A year later, the project was launched, and the Robot J-League and global excitement quickly ensued.

The team created a robot that combines locomotion and dexterous manipulation. It has sensors that detect the environment, actuators that move it, and a computer that converts sensor data into actions. The robot can feel the snow through its motor sensors when running on snow, but soccer is a more difficult feat than walking.

Ji said, “Past approaches simplify the dribbling problem, making a modeling assumption of flat, hard ground. The motion is also designed to be more static; the robot isn’t trying to run and manipulate the ball simultaneously. That’s where more difficult dynamics enter the control problem. We tackled this by extending recent advances that have enabled better outdoor locomotion into this compound task which combines aspects of locomotion and dexterous manipulation together.”

The robot has a set of sensors that allow it to perceive its surroundings, feel where it is, “understand” its position, and “see” some of its surroundings. It is equipped with actuators that allow it to apply forces and move itself and objects. The computer, or “brain,” sits between the sensors and actuators, tasked with converting sensor data into actions that will be applied via the motors.

When the robot runs on snow, it cannot see it but can feel it via its motor sensors. However, soccer is more difficult than walking, so the team used cameras on the robot’s head and body to provide a new sensory modality of vision and the new sensors.

Margolis said, “Our robot can go in the wild because it carries all its sensors, cameras, and compute on board. That required some innovations in getting the whole controller to fit onto this onboard computer. That’s one area where learning helps because we can run a lightweight neural network and train it to process noisy sensor data observed by the moving robot. This starkly contrasts with most robots today: Typically, a robot arm is mounted on a fixed base and sits on a workbench with a giant computer plugged right into it. Neither the computer nor the sensors are in the robotic arm! So, the whole thing is weighty, hard to move around.”

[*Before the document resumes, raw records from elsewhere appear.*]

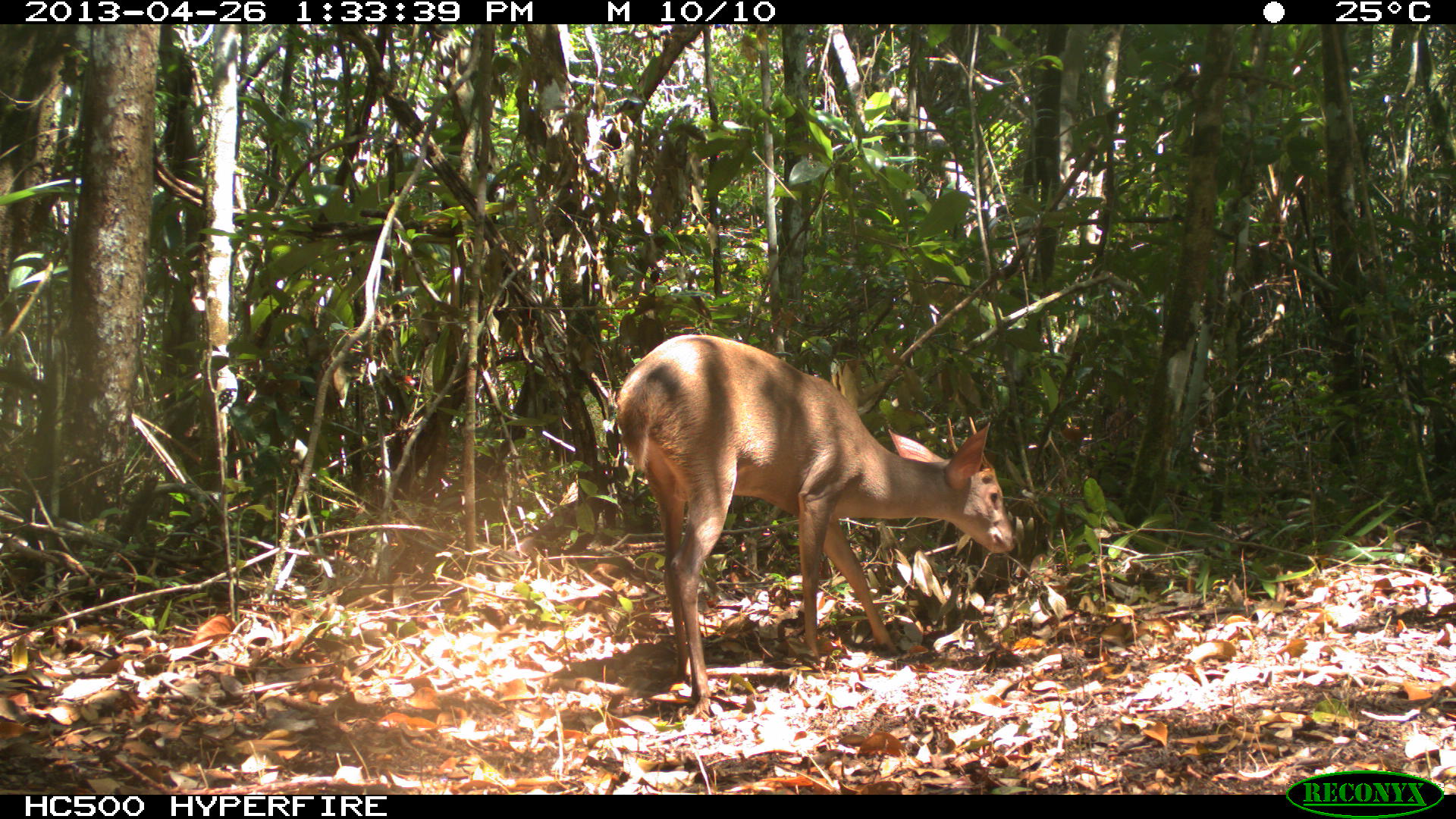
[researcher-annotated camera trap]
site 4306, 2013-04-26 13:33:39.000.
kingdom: Animalia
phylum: Chordata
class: Mammalia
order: Artiodactyla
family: Cervidae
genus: Odocoileus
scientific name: Odocoileus pandora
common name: yucatán brown brocket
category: mazama pandora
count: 1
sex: male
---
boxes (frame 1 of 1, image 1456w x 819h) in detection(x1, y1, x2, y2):
mazama pandora: detection(614, 333, 1014, 710)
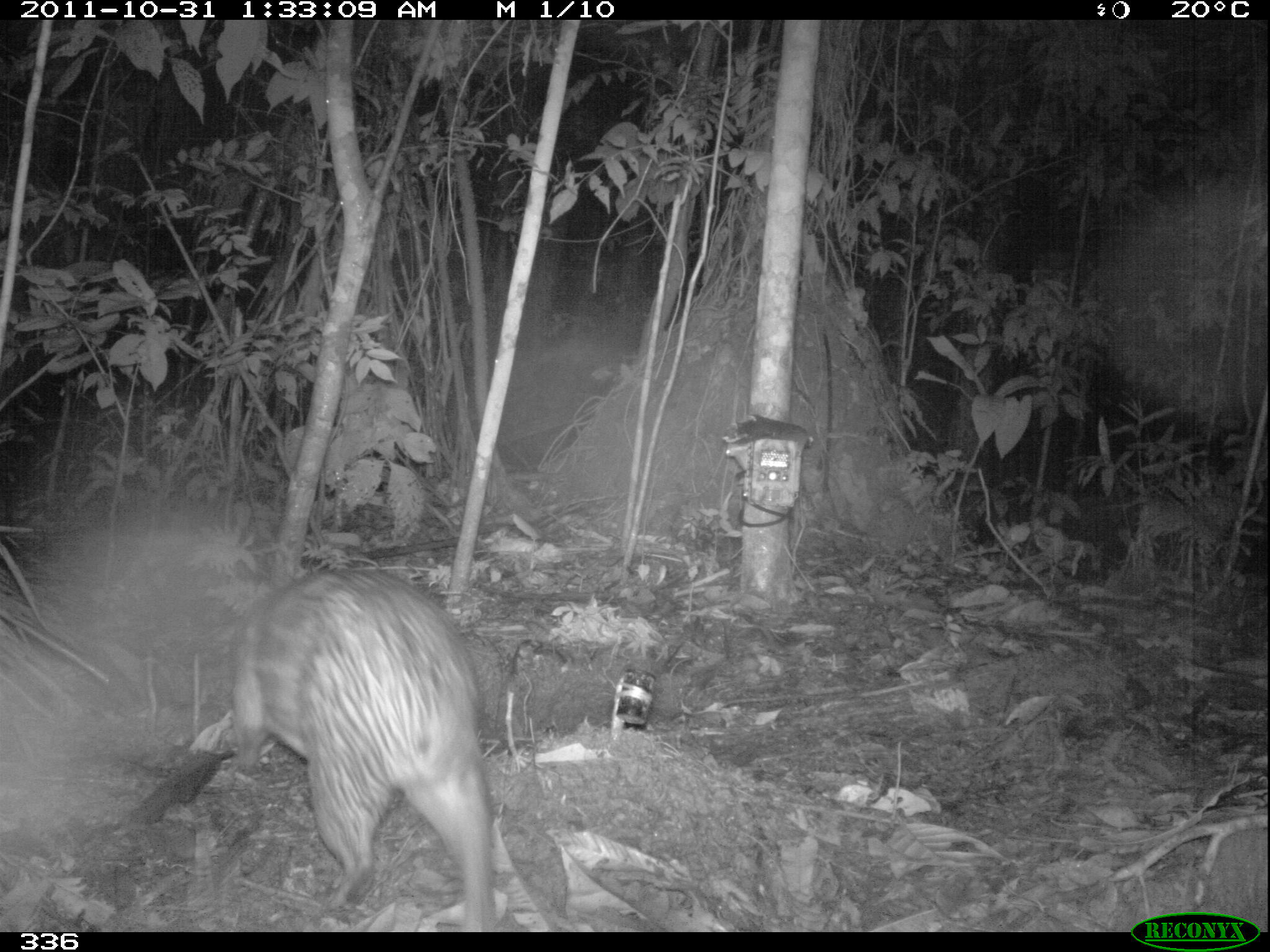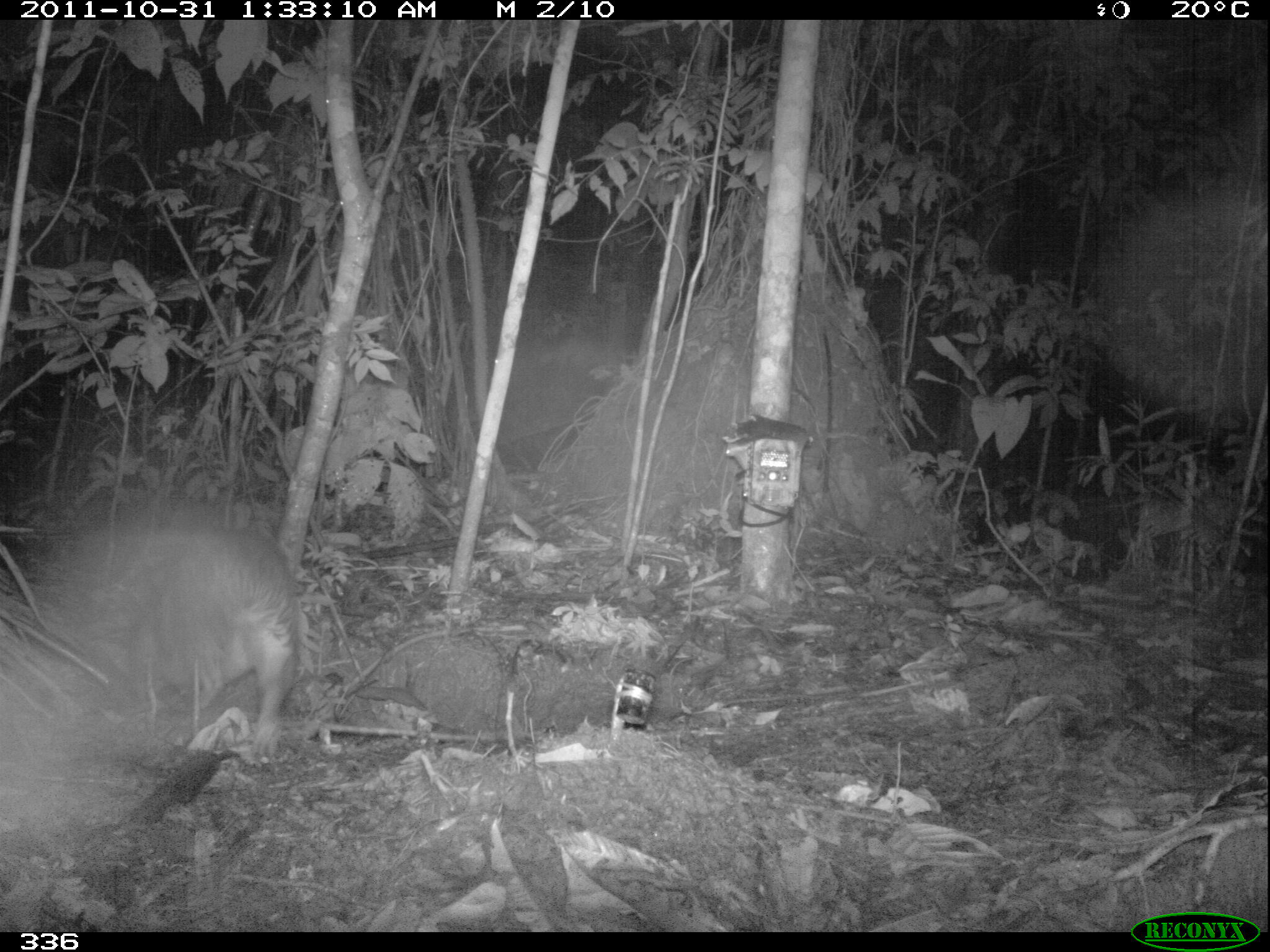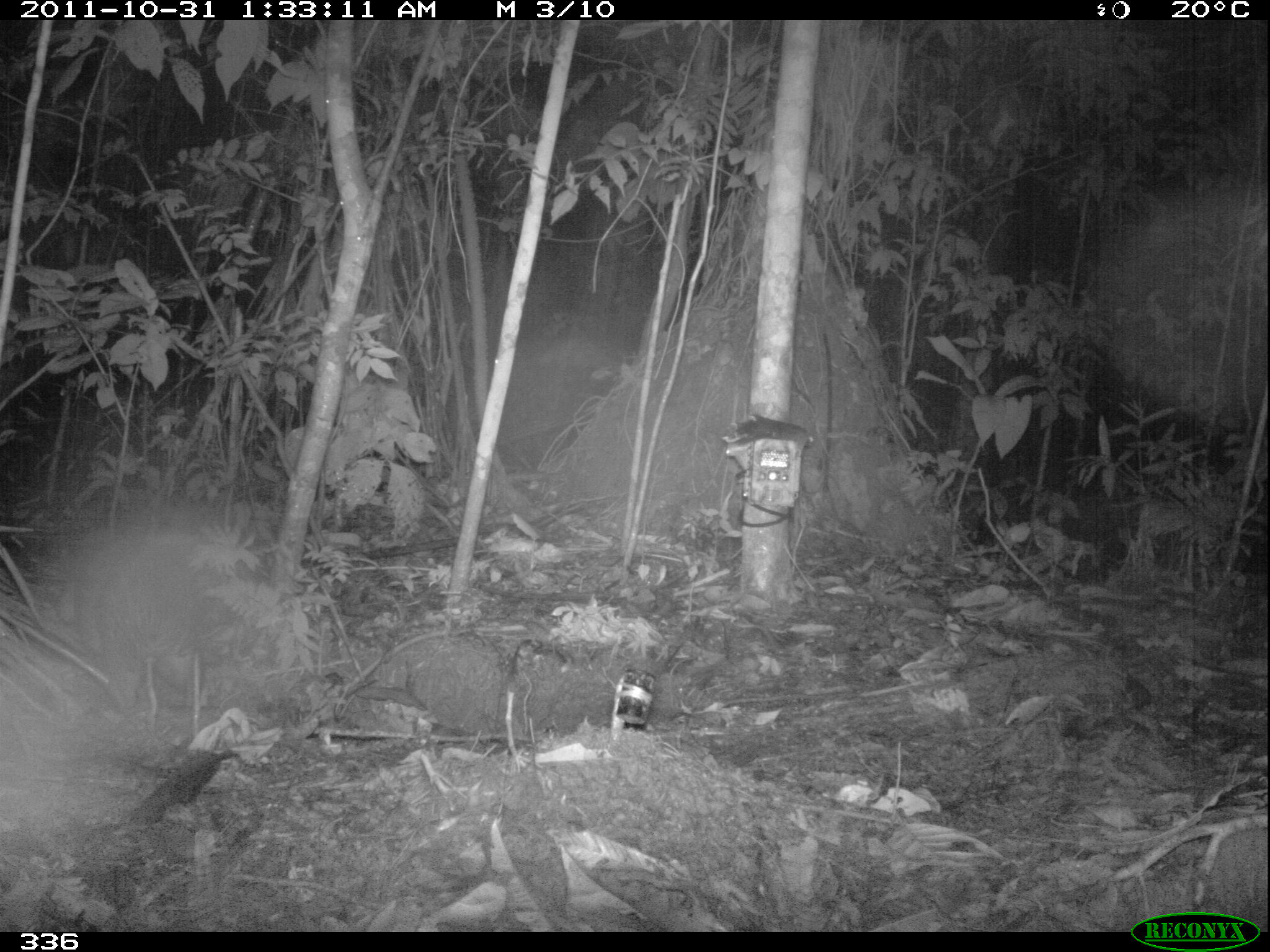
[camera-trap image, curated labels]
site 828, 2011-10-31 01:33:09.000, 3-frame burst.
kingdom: Animalia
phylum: Chordata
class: Mammalia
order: Rodentia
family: Cuniculidae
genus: Cuniculus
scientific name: Cuniculus paca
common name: spotted paca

In addition to the new motor skill, the team used cameras on the robot’s head and body to create a new sensory modality of vision. DribbleBot is a wild robot because it has all its sensors, cameras, and computing on board.

The controller needs to be trained in simulated environments with slopes or stairs so that the robot can estimate its material contact properties, such as friction. The team wants to explore this further in the future. For example, if there is a step up, the robot will become stuck and be unable to lift the ball over the step.

The researchers are excited to apply what they learned while developing DribbleBot to other tasks that require combined locomotion and object manipulation, such as quickly transporting various objects from one location to another.